High Court said offer was “an entirely sensible course” for a business which had no interest dragging out the case

A part 36 offer that represented just a 1.15% discount on the sum claimed was a genuine offer and the usual consequences of beating it should apply, the High Court has ruled.

In Omya UK Ltd v Andrews Excavations Ltd & Anor [2022] EWHC 1882 (TCC), Roger ter Haar QC, sitting as a deputy High Court judge, held that both defendants were liable to the claimant for the full amount claimed, £765,094.

Nearly 18 months before judgment, the claimant made a part 36 offer of £756,287. The judge said that, like the 2020 Rawbank case – where the offer was a 0.3% discount on the claim value – this was a case “in which there was never likely to be (and in the end there was not) any significant debate as to quantum”.

It was also relevant, he said, that if interest accrued was taken into account, the discount rose to 5%.

“Further, as in Rawbank, it is relevant that the defence put forward lacked credibility: the defendants' best hope was that some or all of the witnesses would not give evidence whether out of disinclination, anxiety or ill-health.

“In my judgment the defendants have failed to establish that the offer made was not a genuine attempt to settle: on the contrary, on the information available to me I conclude that it was indeed a genuine attempt to settle – an entirely sensible course for a commercial enterprise such as the claimant which had no interest in the proceedings being dragged out and faced risks that important witnesses might not appear at trial.

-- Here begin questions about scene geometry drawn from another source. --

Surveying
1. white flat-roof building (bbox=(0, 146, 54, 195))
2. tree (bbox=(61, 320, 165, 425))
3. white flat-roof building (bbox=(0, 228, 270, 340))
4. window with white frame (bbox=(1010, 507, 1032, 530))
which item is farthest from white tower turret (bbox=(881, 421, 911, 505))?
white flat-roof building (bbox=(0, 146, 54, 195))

“These matters indicate to me that the claimant had every incentive to try to achieve a settlement and that this was not, as in some cases posited in the authorities, a cynical attempt to manipulate a scheme designed to encourage settlement.”

Mr ter Haar said that none of the other factors he had to take into account made it unjust to apply the normal consequences of a refusal to accept a part 36 offer.

This meant that the defendants had to pay an extra £63,255 pursuant to CPR 36.17(4)(d)(i).

The claimant sought interest under part 36 at a rate of 10% over base. The judge noted that the defendants’ defence pursued from June 2020 to December 2021 was “wholly implausible and that it was unreasonable to pursue that defence”.

He continued: “It is also relevant in this case that what was done by the defendants was clearly done with a view to very substantial reward. On the other hand, proportionality requires me to have regard to the maximum rate of enhanced interest permitted under part 36 and prevailing commercial rates.

“It was submitted to me, and I accept, that an appropriate range is between 4 and 8% above base. In my judgment a figure towards the bottom end of that range, i.e. 5%, is appropriate.”

The judge also ordered that the defendants pay indemnity costs up for the period up to the date of expiry of the part 36 offer.

This was for several reasons, including that the defendants were responsible for organised tipping on a vast scale, which was characterised by the judge as “[about] as serious an environmental crime” as could be imagined.

But they denied any liability for the scheme and any knowledge of the dumping throughout and pleaded “an utterly implausible defence”.

Ian Bridge and Adam Porte (instructed by Geldards) for the claimant. Philip Sissons (instructed by Gentle Mathias) for the defendants.